* STATED PROBLEM 1
Rewrite the Datadog Agent Manager release notes, starting at the words "New in Datadog Agent Manager 7.25.1" and stopping after "AWS Fargate environment.", with "Windows" swapped for "Linux".
* STATED PROBLEM 2
Please extend the Datadog Agent Manager release notes from where they stop.

New in Datadog Agent Manager 7.25.1 (Jan 27, 2021)

  • Bug Fixes:
  • Fix "fatal error: concurrent map read and map write" due to reads of a concurrently mutated map in inventories.payload.MarshalJSON()
  • Fix an issue on arm64 where non-gauge metrics from Python checks were treated as gauges.
  • On Windows, fixes uninstall/upgrade problem if core agent is not running but other services are.
  • Fix NPM UDP destination address decoding when source address ends with .8 during offset guessing.
  • On Windows, changes the password generating algorithm to have a minimum length of 16 and a maximum length of 20 (from 12-18).
  • Improves compatibility with environments that have longer password requirements.

New in Datadog Agent Manager 7.25.0 (Jan 15, 2021)

  • New Features:
  • Add com.datadoghq.ad.tags container auto-discovery label in AWS Fargate environment.
  • Package the gstatus command line tool binary for GlusterFS integration metric collection.
  • Queried domain can be tracked as part of DNS stats
  • APM: The agent is now able to skip top-level span computation in cases when the client has marked them by means of the
  • Datadog-Client-Computed-Top-Level header.
  • APM: The maximum allowed key length for tags has been increased from 100 to 200.
  • APM: Improve Oracle SQL obfuscation support.
  • APM: Added support for Windows pipes. To enable it, set the pipe path using DD_APM_WINDOWS_PIPE_NAME. For more details check PR
  • Pause containers are now detected and auto excluded based on the io.kubernetes container labels.
  • APM: new datadog_agent.obfuscate_sql_exec_plan function exposed to python checks to enable obfuscation of json-encoded SQL Query Execution Plans.
  • APM: new obfuscate_sql_values option in apm_config.obfuscation enabling optional obfuscation of SQL queries contained in JSON data collected from some APM services (ES & Mongo)
  • Enhancement Notes:
  • Support the ddog-gov.com site option in the Windows GUI installer.
  • Adds config setting for ECS metadata endpoint client timeout (ecs_metadata_timeout), value in milliseconds.
  • Add loader config to allow selecting specific loader at runtime. This config is available at init_config and instances level.
  • Added additional container information to the status page when collect all container logs is enabled in agent status.
  • On Windows, it will no longer be required to supply the ddagentuser name on upgrade. Previously, if a non-default or domain user was used, the same user had to be provided on subsequent upgrades.
  • Added --flare flag to agent check to save check results to the agent logs directory. This enables flare to pick up check results.
  • Added new config option for JMXFetch collect_default_jvm_metrics that enables/disables default JVM metric collection.
  • Allow empty message for DogStatsD events (e.g. "_e{10,0}:test title|")
  • Expires the cache key for availability of ECS metadata endpoint used to fetch EC2 resource tags every 5 minutes.
  • Data coming from kubernetes pods now have new kube_ownerref_kind and kube_ownerref_name tags for each of the pod's OwnerRef property, indicating its Kind and Name, respectively.

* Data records
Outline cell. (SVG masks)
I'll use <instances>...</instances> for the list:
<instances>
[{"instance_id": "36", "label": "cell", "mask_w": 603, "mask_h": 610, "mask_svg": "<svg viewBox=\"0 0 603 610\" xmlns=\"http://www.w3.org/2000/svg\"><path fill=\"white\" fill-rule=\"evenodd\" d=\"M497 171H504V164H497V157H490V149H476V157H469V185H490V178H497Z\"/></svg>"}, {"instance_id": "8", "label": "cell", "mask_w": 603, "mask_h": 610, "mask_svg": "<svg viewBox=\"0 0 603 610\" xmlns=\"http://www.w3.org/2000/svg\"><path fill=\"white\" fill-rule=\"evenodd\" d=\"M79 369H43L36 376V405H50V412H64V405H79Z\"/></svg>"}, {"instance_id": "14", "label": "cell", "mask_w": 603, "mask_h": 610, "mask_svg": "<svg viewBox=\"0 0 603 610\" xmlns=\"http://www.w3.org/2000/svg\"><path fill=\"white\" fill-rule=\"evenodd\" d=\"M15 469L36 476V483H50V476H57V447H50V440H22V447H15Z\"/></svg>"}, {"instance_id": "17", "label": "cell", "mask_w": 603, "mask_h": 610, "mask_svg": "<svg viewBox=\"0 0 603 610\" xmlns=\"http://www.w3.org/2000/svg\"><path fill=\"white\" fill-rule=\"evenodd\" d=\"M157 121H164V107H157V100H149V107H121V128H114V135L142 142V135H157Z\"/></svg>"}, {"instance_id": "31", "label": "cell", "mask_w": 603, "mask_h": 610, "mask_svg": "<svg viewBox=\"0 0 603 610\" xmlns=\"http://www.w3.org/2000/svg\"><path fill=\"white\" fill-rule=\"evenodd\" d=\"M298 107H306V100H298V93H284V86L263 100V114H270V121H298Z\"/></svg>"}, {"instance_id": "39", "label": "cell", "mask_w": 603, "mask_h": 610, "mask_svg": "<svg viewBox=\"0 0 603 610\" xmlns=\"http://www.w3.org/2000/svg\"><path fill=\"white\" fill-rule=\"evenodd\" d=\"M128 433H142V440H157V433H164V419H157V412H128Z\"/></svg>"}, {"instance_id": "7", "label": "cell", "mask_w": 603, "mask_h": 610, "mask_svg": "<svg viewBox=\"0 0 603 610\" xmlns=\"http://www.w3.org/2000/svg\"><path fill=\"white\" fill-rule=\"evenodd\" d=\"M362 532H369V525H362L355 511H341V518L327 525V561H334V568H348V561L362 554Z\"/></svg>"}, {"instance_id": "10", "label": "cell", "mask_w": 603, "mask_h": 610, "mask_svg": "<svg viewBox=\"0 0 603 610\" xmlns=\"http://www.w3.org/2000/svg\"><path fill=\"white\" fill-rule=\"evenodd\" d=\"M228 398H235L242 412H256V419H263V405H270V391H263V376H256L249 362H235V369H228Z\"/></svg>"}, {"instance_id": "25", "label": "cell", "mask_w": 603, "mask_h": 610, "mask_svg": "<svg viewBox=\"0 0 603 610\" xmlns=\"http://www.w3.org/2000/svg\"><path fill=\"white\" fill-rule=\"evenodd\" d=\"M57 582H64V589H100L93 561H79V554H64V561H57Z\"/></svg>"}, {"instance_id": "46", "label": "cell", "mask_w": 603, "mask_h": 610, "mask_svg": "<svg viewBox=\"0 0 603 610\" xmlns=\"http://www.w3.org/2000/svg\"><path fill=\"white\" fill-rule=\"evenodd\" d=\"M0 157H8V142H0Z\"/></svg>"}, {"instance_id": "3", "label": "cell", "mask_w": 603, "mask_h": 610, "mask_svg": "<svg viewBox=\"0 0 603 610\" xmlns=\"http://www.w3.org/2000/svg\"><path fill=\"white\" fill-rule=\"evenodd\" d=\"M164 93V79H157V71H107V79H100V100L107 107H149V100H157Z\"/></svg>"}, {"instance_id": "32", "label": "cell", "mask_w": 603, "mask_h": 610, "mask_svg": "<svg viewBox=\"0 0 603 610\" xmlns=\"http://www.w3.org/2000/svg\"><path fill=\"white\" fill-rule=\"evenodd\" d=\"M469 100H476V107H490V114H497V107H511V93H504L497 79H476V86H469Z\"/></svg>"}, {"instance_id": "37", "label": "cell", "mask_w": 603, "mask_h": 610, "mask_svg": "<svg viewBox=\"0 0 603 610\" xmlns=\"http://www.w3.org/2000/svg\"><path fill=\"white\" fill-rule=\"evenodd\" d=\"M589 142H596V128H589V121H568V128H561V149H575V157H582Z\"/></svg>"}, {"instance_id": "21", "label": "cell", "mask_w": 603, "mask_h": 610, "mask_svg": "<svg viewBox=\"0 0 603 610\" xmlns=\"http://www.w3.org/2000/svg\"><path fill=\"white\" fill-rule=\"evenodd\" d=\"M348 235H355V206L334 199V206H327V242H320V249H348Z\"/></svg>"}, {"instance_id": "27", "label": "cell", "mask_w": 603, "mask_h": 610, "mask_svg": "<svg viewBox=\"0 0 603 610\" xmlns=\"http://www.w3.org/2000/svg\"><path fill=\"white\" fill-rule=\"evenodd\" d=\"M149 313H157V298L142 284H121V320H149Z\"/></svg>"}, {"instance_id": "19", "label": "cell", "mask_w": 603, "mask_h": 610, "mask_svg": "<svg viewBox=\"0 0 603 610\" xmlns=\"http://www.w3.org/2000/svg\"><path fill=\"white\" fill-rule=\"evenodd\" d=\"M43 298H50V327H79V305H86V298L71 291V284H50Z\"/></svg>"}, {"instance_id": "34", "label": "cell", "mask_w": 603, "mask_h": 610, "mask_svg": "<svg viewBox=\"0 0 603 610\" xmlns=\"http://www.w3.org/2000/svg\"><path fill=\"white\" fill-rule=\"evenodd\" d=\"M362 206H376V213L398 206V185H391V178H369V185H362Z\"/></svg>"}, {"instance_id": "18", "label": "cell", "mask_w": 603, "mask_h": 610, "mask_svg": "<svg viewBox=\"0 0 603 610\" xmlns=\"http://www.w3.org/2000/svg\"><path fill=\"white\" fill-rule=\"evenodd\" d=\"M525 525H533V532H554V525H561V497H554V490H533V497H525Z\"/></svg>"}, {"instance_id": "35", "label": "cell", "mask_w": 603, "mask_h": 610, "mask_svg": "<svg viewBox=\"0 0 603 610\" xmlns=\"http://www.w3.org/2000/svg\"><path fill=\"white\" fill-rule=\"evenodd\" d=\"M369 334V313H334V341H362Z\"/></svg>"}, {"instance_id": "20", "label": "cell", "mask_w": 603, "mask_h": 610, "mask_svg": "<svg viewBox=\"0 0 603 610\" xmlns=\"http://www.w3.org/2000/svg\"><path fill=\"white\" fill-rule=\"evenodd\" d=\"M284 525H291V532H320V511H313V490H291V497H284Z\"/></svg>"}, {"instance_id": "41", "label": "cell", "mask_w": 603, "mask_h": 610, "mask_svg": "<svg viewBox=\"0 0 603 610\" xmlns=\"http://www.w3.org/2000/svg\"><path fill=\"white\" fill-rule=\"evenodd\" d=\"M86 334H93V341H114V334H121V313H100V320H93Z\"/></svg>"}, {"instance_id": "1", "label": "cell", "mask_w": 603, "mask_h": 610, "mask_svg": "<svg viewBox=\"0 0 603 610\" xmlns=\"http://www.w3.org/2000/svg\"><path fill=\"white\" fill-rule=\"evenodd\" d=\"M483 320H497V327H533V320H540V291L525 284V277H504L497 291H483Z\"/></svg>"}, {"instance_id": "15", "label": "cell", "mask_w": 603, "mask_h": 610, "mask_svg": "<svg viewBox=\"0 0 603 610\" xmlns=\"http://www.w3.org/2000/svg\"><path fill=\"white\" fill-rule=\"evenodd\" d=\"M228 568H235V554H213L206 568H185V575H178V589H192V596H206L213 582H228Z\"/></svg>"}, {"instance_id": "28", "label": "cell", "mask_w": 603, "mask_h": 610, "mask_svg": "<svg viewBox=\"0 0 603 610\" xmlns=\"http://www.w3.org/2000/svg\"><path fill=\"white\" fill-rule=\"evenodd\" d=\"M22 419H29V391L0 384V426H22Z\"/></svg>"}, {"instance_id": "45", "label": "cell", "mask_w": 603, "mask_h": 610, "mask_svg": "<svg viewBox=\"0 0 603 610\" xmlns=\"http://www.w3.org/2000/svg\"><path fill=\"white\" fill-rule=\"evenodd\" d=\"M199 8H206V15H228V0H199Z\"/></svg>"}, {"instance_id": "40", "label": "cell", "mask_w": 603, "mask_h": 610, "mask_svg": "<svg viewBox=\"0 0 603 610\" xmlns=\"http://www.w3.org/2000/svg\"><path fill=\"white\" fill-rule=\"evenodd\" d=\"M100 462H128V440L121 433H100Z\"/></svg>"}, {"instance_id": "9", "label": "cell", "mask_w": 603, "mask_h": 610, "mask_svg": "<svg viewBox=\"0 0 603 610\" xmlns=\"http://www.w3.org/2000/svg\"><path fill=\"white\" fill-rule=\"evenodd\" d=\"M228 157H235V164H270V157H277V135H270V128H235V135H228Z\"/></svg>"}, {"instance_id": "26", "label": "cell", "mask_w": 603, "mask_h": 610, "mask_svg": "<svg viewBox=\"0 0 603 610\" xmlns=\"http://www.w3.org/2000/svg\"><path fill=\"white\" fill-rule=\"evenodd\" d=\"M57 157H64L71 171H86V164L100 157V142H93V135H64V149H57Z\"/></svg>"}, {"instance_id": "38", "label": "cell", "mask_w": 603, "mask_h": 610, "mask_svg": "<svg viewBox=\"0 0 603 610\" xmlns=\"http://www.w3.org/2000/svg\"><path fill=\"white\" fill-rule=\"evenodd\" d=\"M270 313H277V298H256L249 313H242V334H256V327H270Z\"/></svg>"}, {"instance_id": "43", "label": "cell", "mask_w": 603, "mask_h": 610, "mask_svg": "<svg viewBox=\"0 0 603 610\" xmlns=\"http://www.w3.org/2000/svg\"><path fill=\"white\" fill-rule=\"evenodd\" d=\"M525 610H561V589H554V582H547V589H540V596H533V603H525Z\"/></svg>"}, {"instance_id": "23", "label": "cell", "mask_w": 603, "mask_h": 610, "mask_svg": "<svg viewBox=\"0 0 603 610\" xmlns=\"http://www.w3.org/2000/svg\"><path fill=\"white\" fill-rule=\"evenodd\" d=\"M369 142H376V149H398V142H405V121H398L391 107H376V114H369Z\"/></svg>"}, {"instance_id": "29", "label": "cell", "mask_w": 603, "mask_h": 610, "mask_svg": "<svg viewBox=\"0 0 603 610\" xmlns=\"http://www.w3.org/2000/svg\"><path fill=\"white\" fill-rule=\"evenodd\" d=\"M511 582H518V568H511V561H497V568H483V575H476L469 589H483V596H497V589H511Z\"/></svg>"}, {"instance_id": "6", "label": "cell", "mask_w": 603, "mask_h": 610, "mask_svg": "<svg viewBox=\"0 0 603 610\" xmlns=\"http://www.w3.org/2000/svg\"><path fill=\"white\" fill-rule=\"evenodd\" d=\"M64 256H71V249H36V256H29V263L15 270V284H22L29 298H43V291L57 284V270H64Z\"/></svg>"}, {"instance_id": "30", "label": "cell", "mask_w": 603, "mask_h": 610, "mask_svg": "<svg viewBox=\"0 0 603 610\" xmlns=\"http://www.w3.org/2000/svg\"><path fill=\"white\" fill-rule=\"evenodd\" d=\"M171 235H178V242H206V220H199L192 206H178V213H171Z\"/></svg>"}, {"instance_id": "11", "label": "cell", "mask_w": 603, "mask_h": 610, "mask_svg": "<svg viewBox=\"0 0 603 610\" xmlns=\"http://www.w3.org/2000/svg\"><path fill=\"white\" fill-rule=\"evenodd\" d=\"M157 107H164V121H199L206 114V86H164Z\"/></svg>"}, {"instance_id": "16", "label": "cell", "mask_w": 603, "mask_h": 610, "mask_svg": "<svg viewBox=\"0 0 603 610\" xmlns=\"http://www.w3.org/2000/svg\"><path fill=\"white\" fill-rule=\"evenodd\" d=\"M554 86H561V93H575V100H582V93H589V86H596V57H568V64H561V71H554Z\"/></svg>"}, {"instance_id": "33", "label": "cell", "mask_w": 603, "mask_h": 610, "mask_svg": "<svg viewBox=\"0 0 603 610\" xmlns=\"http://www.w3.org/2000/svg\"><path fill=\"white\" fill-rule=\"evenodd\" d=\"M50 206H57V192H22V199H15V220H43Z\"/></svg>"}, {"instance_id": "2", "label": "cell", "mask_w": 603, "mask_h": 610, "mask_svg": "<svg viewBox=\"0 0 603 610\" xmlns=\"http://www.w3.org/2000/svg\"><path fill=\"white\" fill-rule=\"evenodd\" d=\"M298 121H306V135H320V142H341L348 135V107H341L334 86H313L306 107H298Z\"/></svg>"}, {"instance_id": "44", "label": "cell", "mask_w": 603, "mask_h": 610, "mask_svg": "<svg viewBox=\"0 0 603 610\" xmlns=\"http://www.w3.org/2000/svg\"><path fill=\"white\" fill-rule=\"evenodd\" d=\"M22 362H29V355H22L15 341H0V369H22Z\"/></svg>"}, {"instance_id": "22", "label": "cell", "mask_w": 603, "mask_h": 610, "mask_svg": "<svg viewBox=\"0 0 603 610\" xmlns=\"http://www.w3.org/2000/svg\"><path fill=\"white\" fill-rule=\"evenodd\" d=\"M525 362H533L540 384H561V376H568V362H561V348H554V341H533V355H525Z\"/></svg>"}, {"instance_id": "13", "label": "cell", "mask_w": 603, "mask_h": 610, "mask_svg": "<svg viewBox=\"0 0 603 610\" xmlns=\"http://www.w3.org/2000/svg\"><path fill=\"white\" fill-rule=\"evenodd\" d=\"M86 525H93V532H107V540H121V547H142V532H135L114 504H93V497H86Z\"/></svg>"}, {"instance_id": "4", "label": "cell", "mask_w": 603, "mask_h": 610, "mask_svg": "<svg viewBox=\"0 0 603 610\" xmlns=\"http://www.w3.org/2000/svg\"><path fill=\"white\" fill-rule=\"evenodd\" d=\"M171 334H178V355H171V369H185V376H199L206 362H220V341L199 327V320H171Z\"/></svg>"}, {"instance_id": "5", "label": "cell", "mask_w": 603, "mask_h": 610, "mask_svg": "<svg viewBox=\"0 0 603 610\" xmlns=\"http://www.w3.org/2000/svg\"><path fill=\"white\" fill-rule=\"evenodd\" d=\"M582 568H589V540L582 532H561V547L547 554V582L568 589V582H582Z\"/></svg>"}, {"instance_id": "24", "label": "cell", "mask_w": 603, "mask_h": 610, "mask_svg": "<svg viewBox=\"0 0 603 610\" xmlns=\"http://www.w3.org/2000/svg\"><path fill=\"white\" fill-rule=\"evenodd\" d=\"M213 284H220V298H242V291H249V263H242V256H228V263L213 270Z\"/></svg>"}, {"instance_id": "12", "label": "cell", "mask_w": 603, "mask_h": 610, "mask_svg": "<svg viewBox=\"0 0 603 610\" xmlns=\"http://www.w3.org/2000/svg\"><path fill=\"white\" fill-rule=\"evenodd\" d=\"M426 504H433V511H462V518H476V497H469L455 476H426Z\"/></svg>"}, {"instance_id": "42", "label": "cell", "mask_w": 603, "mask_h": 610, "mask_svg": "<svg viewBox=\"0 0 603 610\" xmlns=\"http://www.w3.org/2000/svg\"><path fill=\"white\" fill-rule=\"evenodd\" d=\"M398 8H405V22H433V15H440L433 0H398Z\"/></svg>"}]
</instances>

* OUTPUT 1
New in Datadog Agent Manager 7.25.1 (Jan 27, 2021)

  • Bug Fixes:
  • Fix "fatal error: concurrent map read and map write" due to reads of a concurrently mutated map in inventories.payload.MarshalJSON()
  • Fix an issue on arm64 where non-gauge metrics from Python checks were treated as gauges.
  • On Linux, fixes uninstall/upgrade problem if core agent is not running but other services are.
  • Fix NPM UDP destination address decoding when source address ends with .8 during offset guessing.
  • On Linux, changes the password generating algorithm to have a minimum length of 16 and a maximum length of 20 (from 12-18).
  • Improves compatibility with environments that have longer password requirements.

New in Datadog Agent Manager 7.25.0 (Jan 15, 2021)

  • New Features:
  • Add com.datadoghq.ad.tags container auto-discovery label in AWS Fargate environment.

* OUTPUT 2
  • We improved the way Agents get the Kubernetes cluster ID from the
  • Cluster Agent. It used to be that the cluster agent would create a configmap which had to be mounted as an env variable in the agent daemonset, blocking the process-agent from starting if not found.
  • Now the process-agent will start, only the Kubernetes Resources collection will be blocked.
  • Events sent by the runtime security agent to the backend use a net taxonomy.
  • Scrub container args as well for orchestrator explorer.
  • Support custom autodiscovery identifiers on Kubernetes using the ad.datadoghq.com/<container_name>.check.id pod annotation.
  • The CPU check now collects system-wide context switches on Linux.
  • Add --table option to agent check command to output results in condensed tabular format instead of JSON.
  • APM: improve performance by changing the msgpack serialization implementation.
  • APM: improve the performance of the msgpack deserialization for the v0.5 payload format.
  • APM: improve performance of trace processing by removing some heap allocations.
  • APM: improve sublayer computation performance by reducing the number of heap allocations.
  • APM: improved stats computation performance by removing some string concatenations.
  • APM: improved trace signature computation by avoiding heap allocations.
  • APM: improve stats computation performance.
  • Update from alpine:3.10 to alpine:3.12 the base image in Dogstatsd's Dockerfiles.
  • Deprecation Notes:
  • APM: remove the already deprecated apm_config.extra_aggregators config option.
  • Bug Fixes:
  • Fix macos dlopen failures by ensuring cmake preserves the required runtime search path.
  • Fix memory leak on check unscheduling, which could be noticeable for checks submitting large amounts of metrics/tags.
  • Exclude pause containers using the cdk/pause.* image.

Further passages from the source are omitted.